Balancing the books is always difficult, and with no enclosed land and few improvements, overwintering of beasts, even for the minister, is very hard and there are losses, although nothing is wasted and hides will be tanned for leather. It is obvious that without a bartering system it would have been impossible to survive. Mr Laurie is even forced to borrow from his canny sister Betty on one occasion, who charges him interest on the transaction. She needs cash for pins, needles and knitting thread.

Books and learning
Learning is a wonderful thing and he has managed to acquire a great many books - perhaps some from his minister father - which he lends to his friends, including the sons of local lairds, as well as ministers from neighbouring parishes. Human nature being what it is, the books sometimes go missing and he writes 'I do not know who has this' rather plaintively. (I have much the same problem!) His children go to the village school, and perhaps then to Maybole, Ayr and Glasgow for their further education. One of his sons, George, becomes a minister in turn and as minister of Loudon has a large part to play in encouraging Robert Burns. 

It's apparent from all this that most of the houses in what now constitutes the old parts of the village were not built till much later in the eighteenth century, well after James Laurie was buying his flower seeds in Edinburgh. When we had occasion to take down a bit of wall to build an extension, some years ago, we found the stones of a much older house, including a lintel, used as infill in the wall. Where from? Presumably from one of those much older cottages in the vicinity of the manse, or closer to Kirkmichael House or even further afield. 

There certainly used to be more cottages along the road towards Crosshill, towards the farm of Merkland. Older people here remembered the ruins. There was also the ‘Waukmill’ along there, where the cottage-woven fabric was taken to be stretched. There is little left of it now except for a shell of stones, down by the river at Merkland Farm. Incidentally, it is possible to trace some of the history of the parish through its mills of various kinds, many of them along the banks of the Dyrock burn or the River Girvan. 

There is a great deal more to the story of this village, including the Covenanters, (I think somebody else can tackle that complicated period!) and - in the 19th century - the brief rise of Ayrshire whitework, of which I have my own small collection.

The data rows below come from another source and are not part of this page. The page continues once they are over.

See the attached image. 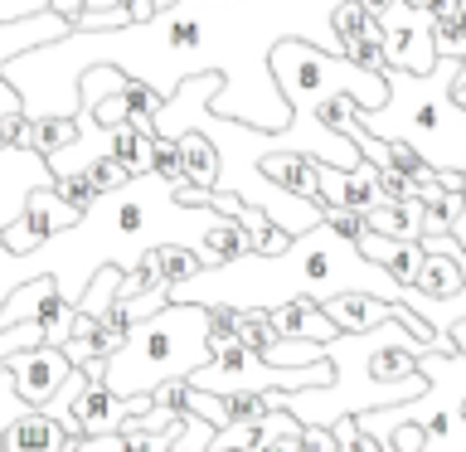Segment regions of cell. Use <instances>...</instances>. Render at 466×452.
Returning a JSON list of instances; mask_svg holds the SVG:
<instances>
[{
    "instance_id": "cell-1",
    "label": "cell",
    "mask_w": 466,
    "mask_h": 452,
    "mask_svg": "<svg viewBox=\"0 0 466 452\" xmlns=\"http://www.w3.org/2000/svg\"><path fill=\"white\" fill-rule=\"evenodd\" d=\"M335 5L345 0H180L151 25L68 29L64 39L10 58L0 73L29 117H78V78L97 64L122 68L166 98L195 73H218L224 87L209 102L218 117L282 131L291 102L277 87L272 49L282 39H306L326 54H345L330 25Z\"/></svg>"
},
{
    "instance_id": "cell-2",
    "label": "cell",
    "mask_w": 466,
    "mask_h": 452,
    "mask_svg": "<svg viewBox=\"0 0 466 452\" xmlns=\"http://www.w3.org/2000/svg\"><path fill=\"white\" fill-rule=\"evenodd\" d=\"M340 292H370L384 302H403L408 287L360 253L355 239H340L326 219L316 229L297 233L287 243V253H243L218 268H199L189 282L170 287V302H199V306H238V312H272L291 297H340Z\"/></svg>"
},
{
    "instance_id": "cell-3",
    "label": "cell",
    "mask_w": 466,
    "mask_h": 452,
    "mask_svg": "<svg viewBox=\"0 0 466 452\" xmlns=\"http://www.w3.org/2000/svg\"><path fill=\"white\" fill-rule=\"evenodd\" d=\"M461 73V58H437L428 73L389 68V102L374 112H360L364 131L379 141H408L428 156L432 170H466V112L451 98V83Z\"/></svg>"
},
{
    "instance_id": "cell-4",
    "label": "cell",
    "mask_w": 466,
    "mask_h": 452,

I'll write more about this needlework in due course. 

One final suggestion - if you find Mr Laurie's account interesting, you could do worse than seek out a book called The Annals of the Parish by John Galt. It is still in print in various forms, it is ostensibly a novel, published in 1821 but it's told in the voice of an 18th Century minister who sounds a lot like Mr Laurie. It is entertaining, informative - and in places, extremely funny. Reading it, you realise how little village life has changed in the intervening period.